A traveller in Gilead and Moab will find precisely similar collections of hovels, similarly surrounded with walls of unhewn blocks, and associated, as in Ireland, with cromlechs and cairns and menhirs, the relics of the same prehistoric race which through long centuries, and after long journeys to new lands, continued to build houses, erect camps, and set up monuments to their dead in Ireland, Wales, Scotland, Cornwall, and Northern Africa precisely as they did in Central Asia and in Palestine. A mysterious people that never advanced in the art of building, but clung tenaciously, as the bee, the bird, the spider, and the ant, to traditional usage in the structure of their dwellings, and which clung with like tenacity to the cult of ancestors. It came out of Asia with polished stone weapons, and only slowly accepted, as foreign importations, axes and swords and personal ornaments, made of bronze.

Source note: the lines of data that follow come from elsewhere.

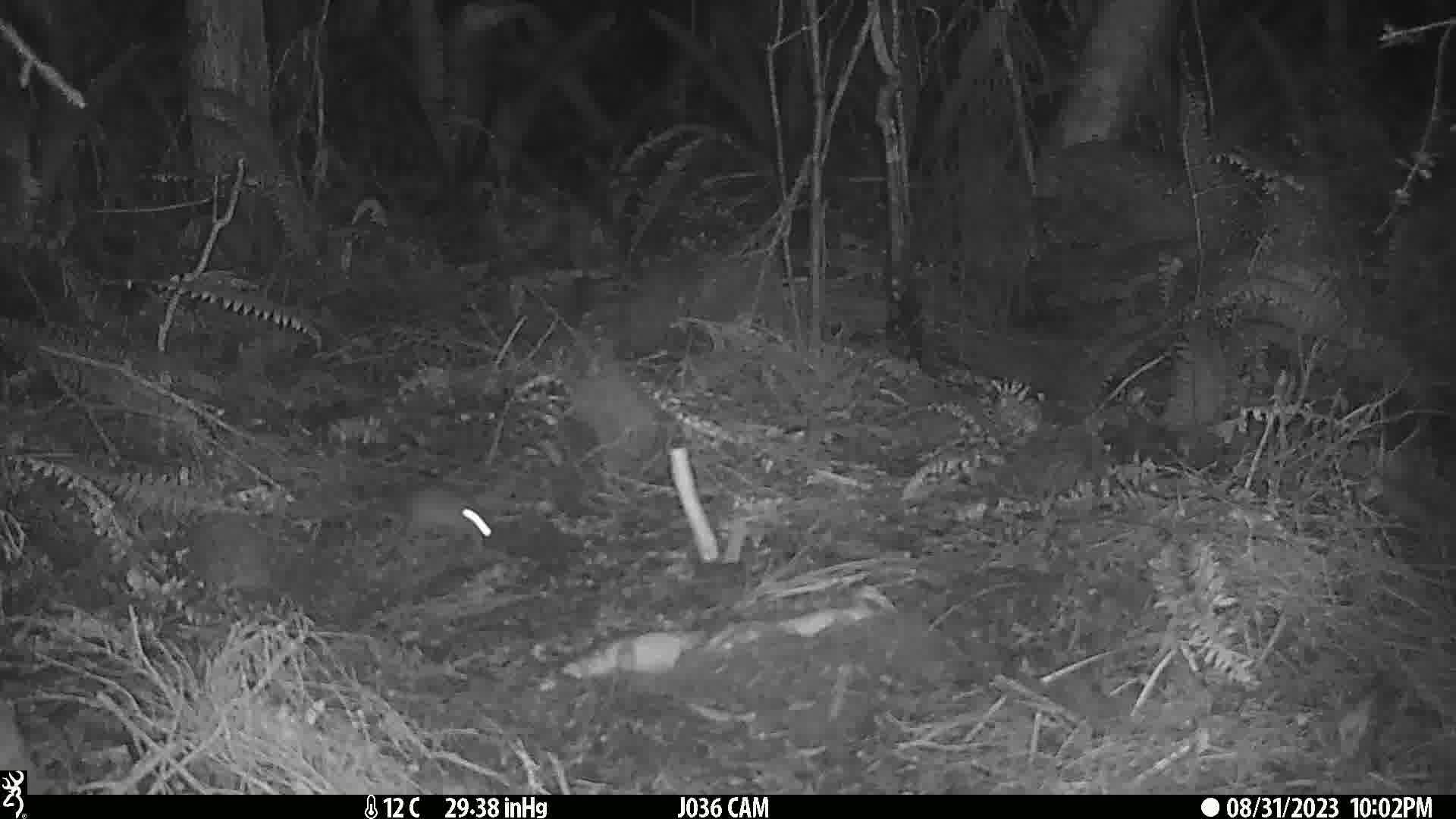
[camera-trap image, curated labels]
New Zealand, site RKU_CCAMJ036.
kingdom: Animalia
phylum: Chordata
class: Mammalia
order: Rodentia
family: Muridae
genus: Rattus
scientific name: Rattus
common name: rat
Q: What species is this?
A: Rat (Rattus).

Certainly these were the most conservative people that ever overran Europe; and possibly that clinging to old institutions, that aversion to change, which brought ruin on the Welsh cause, may have been due to the large admixture of Iberian blood in the Cymric veins.

Take the Welshman of the present day. In his politics he is a Liberal, but in his bent of mind, in his mode of life, in his social relations, he is the most conservative of men.

This tenacity to what is old and customary is a valuable asset; it counterbalances the volatile and experimental tendency to adopt every novelty, and wreck every institution to supplant it with what is new and untried, but which is loud in promise.

It may be, it probably is the case, that there is much of this immobility in the English race. It is because of this that the American and German are beating us in manufacture and commerce, and if we are ever routed in the field, it will be due to the clot of it that has settled in our War Office not having been expelled.


CHAPTER V
BANGOR AND CARNARVON

Foundation of Bangor—Madog the Fox—The cathedral—Owen Gwynedd—Visit of Archbishop Baldwin—“Lazy-tongs”—Llanidan—Shrine of S. Nidan—Curious phenomenon of the filling stoup—Bust of Edwen—Llanfair—Owen Tudor—The fable of the Welsh pot-girl—Carnarvon—Elen the Road-maker—Maximus—Edward of Carnarvon—Hugh the Fat and Hugh the Wolf—Plas Newydd—Cromlechs—Destruction of prehistoric monuments—The cult of the dead—Llanddwyn—Story of Dwynwen—The holy well—Curious offering in the porch—Penrhyn quarries—Names of slates—Albert Davies—The Hirlas Horn—Lakes—Marchlyn.

BANGOR, pleasantly situated in a green valley, near the sea, sheltered from every rough blast, communicating with Beaumaris by a steamer, or with a ferry across the Menai Straits at Garth, backed by the glorious heathery mountains of Carnedd Dafydd, Elidyr Fawr, and Carnedd Llewelyn, with easy access by the London and North Western line on the one side with the thronged watering-places on the north coast, and with the Snowdon district on the other, serves as a convenient and cheerful centre for excursions, and is preferable on the whole to Carnarvon. Bangor was founded by S. Deiniol in the sixth century. Deiniol was grandson of Pabo Post Prydain, whose monument is at Llanbabo, in Anglesey. His father was Dunawd, prince in North Britain, who, to his lasting disgrace, instead of uniting with his fellow-Britons against the Picts, attacked the sons of Urien, king of Rheged or Moray, and met with his deserts, for the Picts drove him from his principality, and he and his sons fled helter-skelter to Wales, where he entered the ecclesiastical estate, as the secular life was closed to him, and became Abbot of Bangor on the Dee, in Flintshire.